I am lucky enough to have a couple of these "second skin" people in my life and never know what to call them. I originally thought about calling them "kidneys," becuase if they called me in the middle of the night wanting a kidney, I would gladly give it to them. But then I realized that I would actually give a kidney to anyone that needed it and doing so did not require a relationship. We only need one kidney, so no big deal, right? Besides, it just doesn't sound particularly flattering.

I thought about calling them my "bank accounts," as I would give them all of my money if they needed it. But there is something very unsavoury about mixing the concept of money with friendship. True friends are worth more than money.

It is too bad that we can not describe friends the way we talk about colors. In describing colors, we use RGB (red green blue), CMYK (cyan magenta yellow black) and HSV (hue saturation value)systems so that we can be precise in our color use. Three or four sets of variables allows us to be specific in choosing colors and describing to others just what we are envisioning.

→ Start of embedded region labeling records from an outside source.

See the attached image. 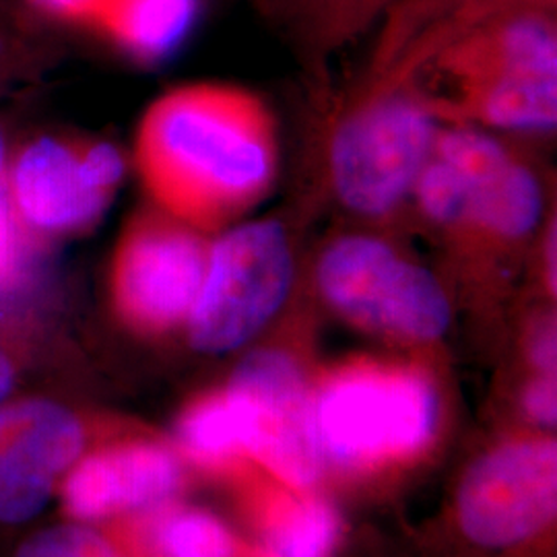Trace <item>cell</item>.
I'll return each instance as SVG.
<instances>
[{
	"label": "cell",
	"mask_w": 557,
	"mask_h": 557,
	"mask_svg": "<svg viewBox=\"0 0 557 557\" xmlns=\"http://www.w3.org/2000/svg\"><path fill=\"white\" fill-rule=\"evenodd\" d=\"M135 165L158 209L205 234L227 230L275 182L277 124L242 87L186 85L145 112Z\"/></svg>",
	"instance_id": "1"
},
{
	"label": "cell",
	"mask_w": 557,
	"mask_h": 557,
	"mask_svg": "<svg viewBox=\"0 0 557 557\" xmlns=\"http://www.w3.org/2000/svg\"><path fill=\"white\" fill-rule=\"evenodd\" d=\"M442 124L547 133L557 120L556 4L524 2L462 29L407 77Z\"/></svg>",
	"instance_id": "2"
},
{
	"label": "cell",
	"mask_w": 557,
	"mask_h": 557,
	"mask_svg": "<svg viewBox=\"0 0 557 557\" xmlns=\"http://www.w3.org/2000/svg\"><path fill=\"white\" fill-rule=\"evenodd\" d=\"M448 260H517L535 238L545 195L533 165L475 126L442 124L411 195Z\"/></svg>",
	"instance_id": "3"
},
{
	"label": "cell",
	"mask_w": 557,
	"mask_h": 557,
	"mask_svg": "<svg viewBox=\"0 0 557 557\" xmlns=\"http://www.w3.org/2000/svg\"><path fill=\"white\" fill-rule=\"evenodd\" d=\"M440 126L413 81H372L331 139L329 174L338 202L363 220L395 218L411 205Z\"/></svg>",
	"instance_id": "4"
},
{
	"label": "cell",
	"mask_w": 557,
	"mask_h": 557,
	"mask_svg": "<svg viewBox=\"0 0 557 557\" xmlns=\"http://www.w3.org/2000/svg\"><path fill=\"white\" fill-rule=\"evenodd\" d=\"M322 453L347 465L409 457L434 436L438 397L418 368L354 361L312 393Z\"/></svg>",
	"instance_id": "5"
},
{
	"label": "cell",
	"mask_w": 557,
	"mask_h": 557,
	"mask_svg": "<svg viewBox=\"0 0 557 557\" xmlns=\"http://www.w3.org/2000/svg\"><path fill=\"white\" fill-rule=\"evenodd\" d=\"M317 287L338 317L403 343H434L453 319L436 275L368 234L341 236L322 250Z\"/></svg>",
	"instance_id": "6"
},
{
	"label": "cell",
	"mask_w": 557,
	"mask_h": 557,
	"mask_svg": "<svg viewBox=\"0 0 557 557\" xmlns=\"http://www.w3.org/2000/svg\"><path fill=\"white\" fill-rule=\"evenodd\" d=\"M294 250L281 221L232 225L211 242L199 298L186 322L202 354L239 349L273 319L294 285Z\"/></svg>",
	"instance_id": "7"
},
{
	"label": "cell",
	"mask_w": 557,
	"mask_h": 557,
	"mask_svg": "<svg viewBox=\"0 0 557 557\" xmlns=\"http://www.w3.org/2000/svg\"><path fill=\"white\" fill-rule=\"evenodd\" d=\"M126 163L108 140L41 137L7 168V193L36 238H73L100 223L119 195Z\"/></svg>",
	"instance_id": "8"
},
{
	"label": "cell",
	"mask_w": 557,
	"mask_h": 557,
	"mask_svg": "<svg viewBox=\"0 0 557 557\" xmlns=\"http://www.w3.org/2000/svg\"><path fill=\"white\" fill-rule=\"evenodd\" d=\"M211 242L158 207L124 227L112 260L110 289L120 319L145 335H163L190 319Z\"/></svg>",
	"instance_id": "9"
},
{
	"label": "cell",
	"mask_w": 557,
	"mask_h": 557,
	"mask_svg": "<svg viewBox=\"0 0 557 557\" xmlns=\"http://www.w3.org/2000/svg\"><path fill=\"white\" fill-rule=\"evenodd\" d=\"M223 391L236 407L244 450L289 485L310 487L320 475L322 446L298 359L283 349L252 351Z\"/></svg>",
	"instance_id": "10"
},
{
	"label": "cell",
	"mask_w": 557,
	"mask_h": 557,
	"mask_svg": "<svg viewBox=\"0 0 557 557\" xmlns=\"http://www.w3.org/2000/svg\"><path fill=\"white\" fill-rule=\"evenodd\" d=\"M457 506L462 533L478 545L498 549L535 537L556 518V442H512L479 458Z\"/></svg>",
	"instance_id": "11"
},
{
	"label": "cell",
	"mask_w": 557,
	"mask_h": 557,
	"mask_svg": "<svg viewBox=\"0 0 557 557\" xmlns=\"http://www.w3.org/2000/svg\"><path fill=\"white\" fill-rule=\"evenodd\" d=\"M85 421L54 398L0 405V524L40 517L85 450Z\"/></svg>",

What if we had a system like that for friendship? Maybe the three variables would be something like heart, mind, and soul. (I know that there are many, many ways to look at friendships; this is just one.) You could then start to build a three-d model of the relationships in your life. A landscape, if you will.

I am not certain of the "why"s of this particular exercise. Maybe it would be interesting, maybe not. If you find potholes or chasms, is that a problem? Or just a configuration?

It _is_ curious that we do not have better language to describe relationships. Is it adequate to merely add the words "good" or "best" in front of friend? Maybe people do not see these shadings in their life. Or even have them. Perhaps it is just not necessary to have words to describe our relationships. I don't know.